ЧТО НУЖНО СДЕЛАТЬ: Перепишите без изменений часть текста о дневнике Гладкова: всё, начиная со слов «Зачем тут автор» и ниже вплоть до слов «просьбы гоголевского героя?» включительно.

ПРЕДЛАГАЕМЫЙ ТЕКСТ:
>>

Самооценка у АКГ — и завышена, и занижена: «последний ихтиозавр интеллигенции» (из записи 28 дек. 1963, выражение о нем Е. М. Голышевой, жены его соавтора, с которым они разошлись в конце жизни, Н. Д. Оттена). Сам же он себя называет — с горькой иронией — «мейерхольдовский Эккерман» (2 июня 1963), то есть с очевидным сожалением оттого, что он всего лишь хроникер… Но можно, наверное, вообще считать, что это и был основной мотив его дневника последних лет жизни: раз уж я не сделался настоящим писателем, то надо успеть что-то вот на этом поприще — преуспеть хоть в нем, не стремясь к печати любой ценой, пусть даже с трудом сводя концы с концами…
Чем заполняются записи гладковского — впрочем, как и любого другого — дневника? Человеку, очевидно, всегда хочется себя куда-то вписать, в какую-то «рамку» — во время, в пейзаж или вообще в то, что наверняка останется, пребудет дольше него самого:
6 апр. 1971. <…> Умер Игорь Стравинский. Когда он приезжал в 60 гг. в Ленинград[,] я жил в Европейской гостинице[,] как и он[,] и однажды завтракал рядом с ним и Хренниковым. Он чем то напоминал К. Г. Паустовского внешне.
Зачем тут автор приплетает сходство Стравинского с Паустовским? Просто потому что пришло в голову сейчас? Или — всегда замечал, видел уже тогда? Пейзаж упомянут, обстоятельства «пересечения в пространстве» — фиксированы. Читатель может подумать: а не есть ли это что-то вроде обращенной к миру просьбы передать, что проживает «в таком-то городе Петр Иванович Бобчинский»? Может быть, и так… Но для нас, потомков, дневник АКГ, тем не менее большая ценность. Хотя чем, в самом деле, пунктуальная фиксация обстоятельств какой-нибудь из его любовных встреч качественно отличается от этой просьбы гоголевского героя?
Отсутствие табу
Ну а что в тексте Гладкова, как это принято в дневнике практически любого «уважающего себя» автора, шифруется, остается в скобках, недоговаривается или подается только намеками? Да почти ничего! Если оставить в стороне любовную тему, которой, как мы знаем, автор вовсе не гнушался[19], а также тему доносительства и постоянных (принятых в то время в интеллигентской среде) выяснений того, кто реально был доносчиком, а кто нет (вчера Х назвал Y доносчиком и стукачом — в присутствии А и В, но Z давно знает про Х, что тот сам «сдал» его вместе с Y в таком-то году, на допросе…), то табуируемых тем как таковых для него практически не останется. Есть только вынужденная как будто скорописью скороговорка: сокращения, нуждающиеся подчас в расшифровке, — но нет сокрытия чего-то. Разве что еще сплетни, как говорится, наименее «вегетарианского», ежовско-бериевского времени — может быть, он как-то и «побаивался» фиксировать их на печатном листе. Но в то время ему материалом служили по большей части записные книжки: в них сам почерк АКГ всегда бисерно мелок и почти всегда неразборчив. Да и книжки эти время от времени, заполняясь, отвозятся им на дачу, в Загорянку. Печатному листу он стал передоверять свой дневник (то есть перепечатывать, составляя дневник из отдельных листов и записных книжек), приводя его в «читаемый» вид, только в «оттепельные» 60-е годы.

<<

Записи:
>>

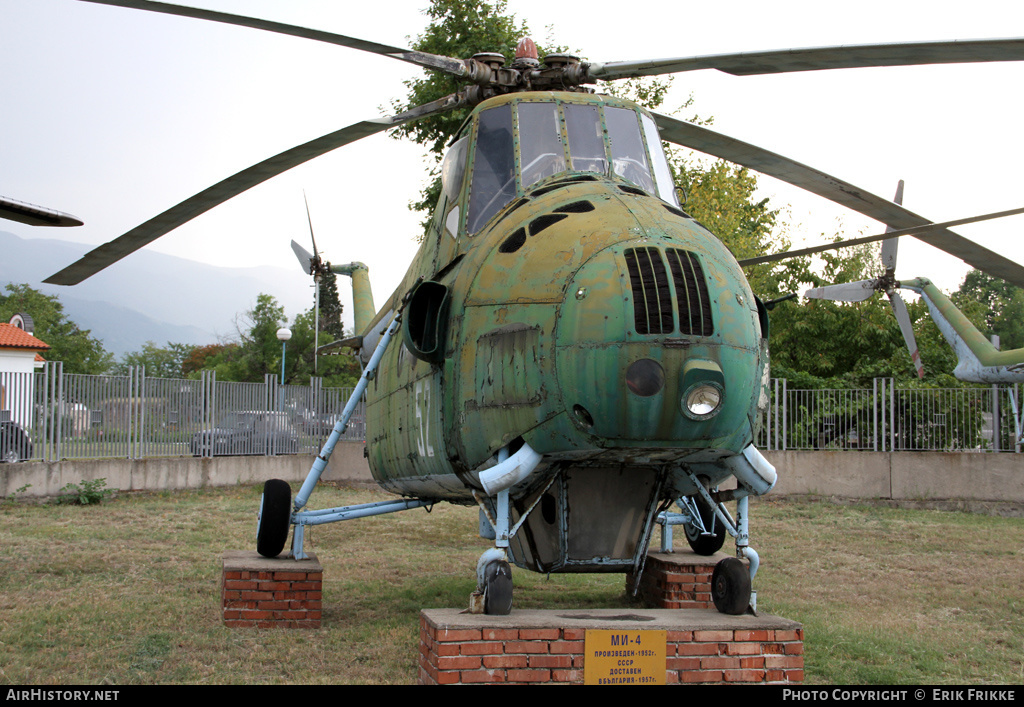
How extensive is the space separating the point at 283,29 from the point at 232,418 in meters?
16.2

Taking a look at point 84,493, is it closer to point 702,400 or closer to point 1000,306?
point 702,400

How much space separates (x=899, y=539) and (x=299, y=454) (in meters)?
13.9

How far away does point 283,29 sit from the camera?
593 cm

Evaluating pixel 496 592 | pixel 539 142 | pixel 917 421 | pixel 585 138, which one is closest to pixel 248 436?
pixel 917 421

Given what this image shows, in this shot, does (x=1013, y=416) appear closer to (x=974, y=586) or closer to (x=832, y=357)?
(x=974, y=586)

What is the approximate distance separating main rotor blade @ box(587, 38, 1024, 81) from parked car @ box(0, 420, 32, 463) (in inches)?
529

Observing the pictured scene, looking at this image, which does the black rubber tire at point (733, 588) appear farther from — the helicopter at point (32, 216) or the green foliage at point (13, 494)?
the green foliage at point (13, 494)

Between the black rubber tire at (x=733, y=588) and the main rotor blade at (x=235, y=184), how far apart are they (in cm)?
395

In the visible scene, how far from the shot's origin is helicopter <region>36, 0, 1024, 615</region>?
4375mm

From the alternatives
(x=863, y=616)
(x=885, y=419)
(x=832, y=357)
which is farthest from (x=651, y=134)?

<<
>>

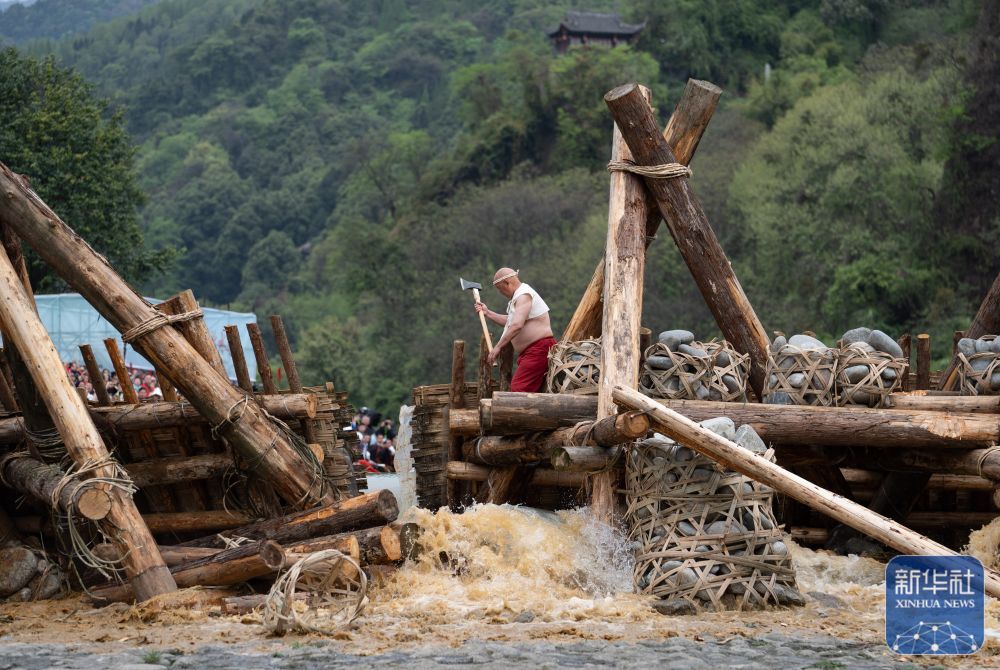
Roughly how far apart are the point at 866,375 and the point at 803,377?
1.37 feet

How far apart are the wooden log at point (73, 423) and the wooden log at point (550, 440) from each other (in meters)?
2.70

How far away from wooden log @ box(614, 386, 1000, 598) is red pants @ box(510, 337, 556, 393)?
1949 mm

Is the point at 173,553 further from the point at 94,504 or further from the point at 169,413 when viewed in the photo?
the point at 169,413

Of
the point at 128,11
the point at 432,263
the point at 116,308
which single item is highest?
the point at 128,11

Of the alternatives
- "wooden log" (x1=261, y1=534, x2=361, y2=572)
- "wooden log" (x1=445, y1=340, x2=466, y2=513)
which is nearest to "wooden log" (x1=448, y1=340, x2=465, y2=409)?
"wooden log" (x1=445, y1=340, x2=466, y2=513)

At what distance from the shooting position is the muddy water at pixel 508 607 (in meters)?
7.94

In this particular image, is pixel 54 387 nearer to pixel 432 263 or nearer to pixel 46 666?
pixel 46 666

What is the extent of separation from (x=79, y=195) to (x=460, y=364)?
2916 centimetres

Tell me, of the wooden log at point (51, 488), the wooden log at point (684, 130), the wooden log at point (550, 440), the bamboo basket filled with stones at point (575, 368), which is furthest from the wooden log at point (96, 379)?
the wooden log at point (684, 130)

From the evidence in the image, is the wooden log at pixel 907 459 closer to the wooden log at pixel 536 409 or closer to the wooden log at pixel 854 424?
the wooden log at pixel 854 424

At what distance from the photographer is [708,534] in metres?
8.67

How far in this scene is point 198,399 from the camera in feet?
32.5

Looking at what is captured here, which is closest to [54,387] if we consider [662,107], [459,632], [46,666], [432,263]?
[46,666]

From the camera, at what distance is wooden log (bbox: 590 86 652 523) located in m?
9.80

<<

РЕЗУЛЬТАТ ВЫПОЛНЕНИЯ:
Зачем тут автор приплетает сходство Стравинского с Паустовским? Просто потому что пришло в голову сейчас? Или — всегда замечал, видел уже тогда? Пейзаж упомянут, обстоятельства «пересечения в пространстве» — фиксированы. Читатель может подумать: а не есть ли это что-то вроде обращенной к миру просьбы передать, что проживает «в таком-то городе Петр Иванович Бобчинский»? Может быть, и так… Но для нас, потомков, дневник АКГ, тем не менее большая ценность. Хотя чем, в самом деле, пунктуальная фиксация обстоятельств какой-нибудь из его любовных встреч качественно отличается от этой просьбы гоголевского героя?